In his first royal decree, Saudi Arabia’s newly crowned King Salman announced two-month bonuses for state employees, pensioners, students, and recipients of social service programs (that is, everyone in the country with a Saudi passport). It adds billions of dollars’ worth of spending to a budget already hit hard by falling oil prices. How far, and for how long, will Saudi Arabia short-sell its main source of revenue? When the Organization of the Petroleum Exporting Countries (OPEC) initiated its “price war” last year, Saudi Arabia’s resources minister Ali Al-Naimi suggested that lower crude prices would help spur demand in a still-fragile global economy. Of primary concern, however, was the long-term economic security of the Saudi state. Gulf monarchies are funded by hydrocarbon receipts that comprise upwards of 80% of government revenue.
India ‘walking the talk’ on climate change, says environment minister
India’s government on Tuesday defended its efforts to combat climate change after US President Barack Obama urged the country to reduce its dependence on fossil fuels. Environment Minister Prakash Javadekar said the government was already turning words into action on clean energy with efforts that include increasing solar power across the country. “We have already started walking the talk,” he said. But Javadekar declined to say whether India – the world’s third biggest emitter of polluting greenhouse gases – would set itself a target on reducing carbon emissions ahead of a UN climate summit in Paris in December.
Stuffed animals bear environmental message in Wunderkammer taxidermy exhibition
Stuffed animals including penguins, foxes, a zebra and a polar bear are to deliver an environmental message at a new exhibition at the National Trust in East Melbourne. Artist Rod McCrae used taxidermy to explore issues of climate change, pollution and the destruction of animal habitat. “What I’m trying to do is create a story for the animal,” he told 774 ABC Melbourne’s Red Symons. “People go ‘oh my god, I really like that animal, I really want to save it’.”

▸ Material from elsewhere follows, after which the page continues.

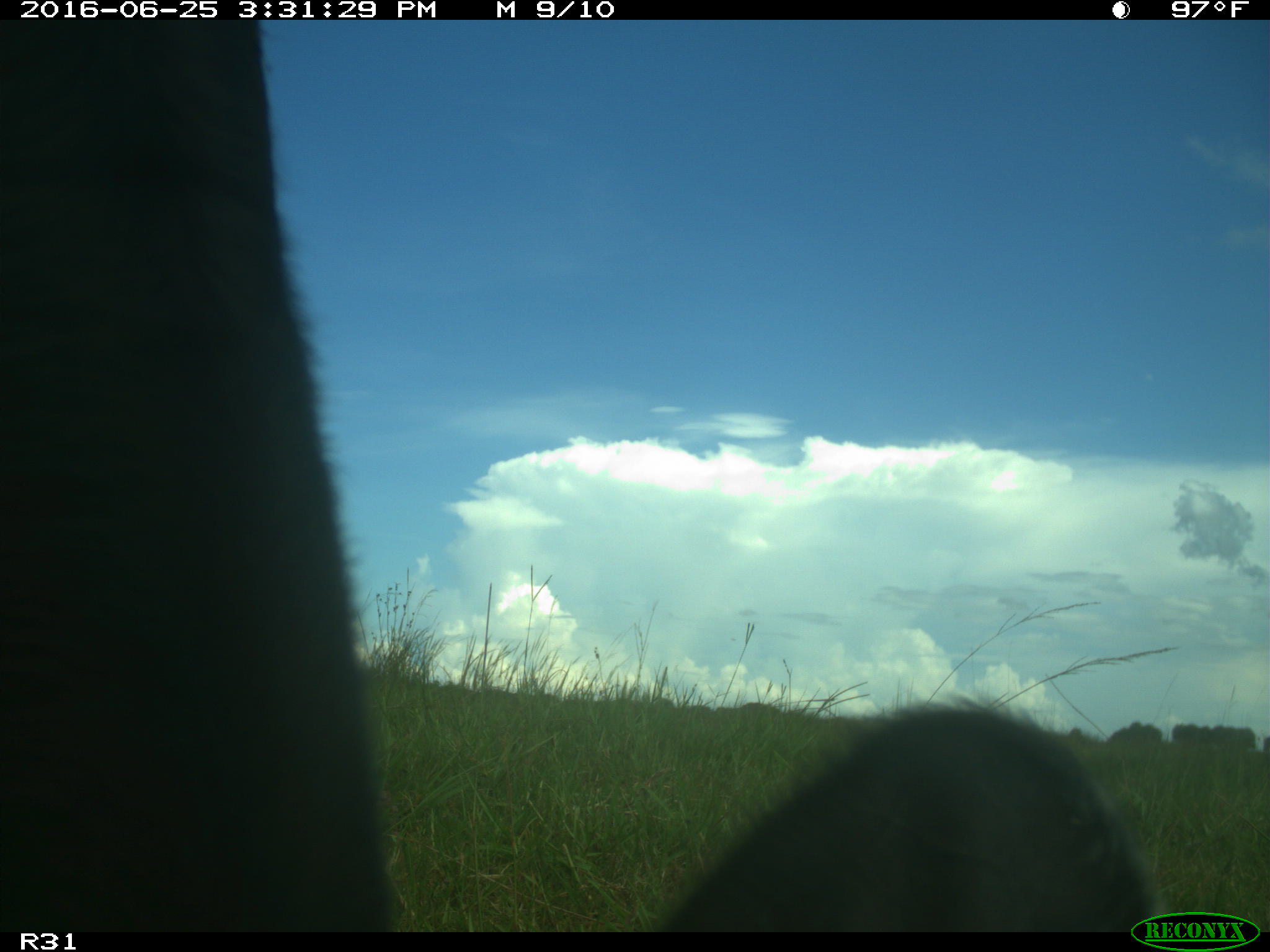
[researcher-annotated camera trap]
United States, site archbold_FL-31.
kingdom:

forex i norrköping öppettider Built Environment
City of Sydney releases plan for a car-free CBD
The City of Sydney has released a study showing how the upcoming transformation of part of George Street into a car-free light rail and pedestrian stretch can maximise both public use and commercial opportunities. The study, George Street 2020: A Public Domain Activation Strategy, recommends outdoor dining, vending, creative and cultural activities and methods to encourage walking and dwelling, such as flexible lighting and seating, which the city says is critical to support long-term economic success.
Take a look inside an eco-friendly home of the future
Tomorrow’s cities are expected to be hubs of smart technology, but eco-living will be more than just sensors, energy-efficient appliances, solar panels and wind turbines. The design of our homes could also be influenced by some rather unusual materials and innovations. Here’s a little tour of what to expect.
Birkenhead-ers swap cars for sustainable travel
More than 400 car-dependent Birkenhead residents ditched their vehicles to try alternative commute methods last year thanks to Auckland Council’s Commute programme, with wide-ranging benefits. Many Birkenhead residents rely heavily on car travel even though the suburb is only 8 kilometres from the city centre. The Commute programme, which sets up ‘personalised journey planning’ for local residents, is part of the Council’s bid to get more commuters using better forms of transport to get to work or study, while reducing tedious morning traffic. It has already had a number of successful trials including New Lynn, Devonport, Beach Haven and Manukau.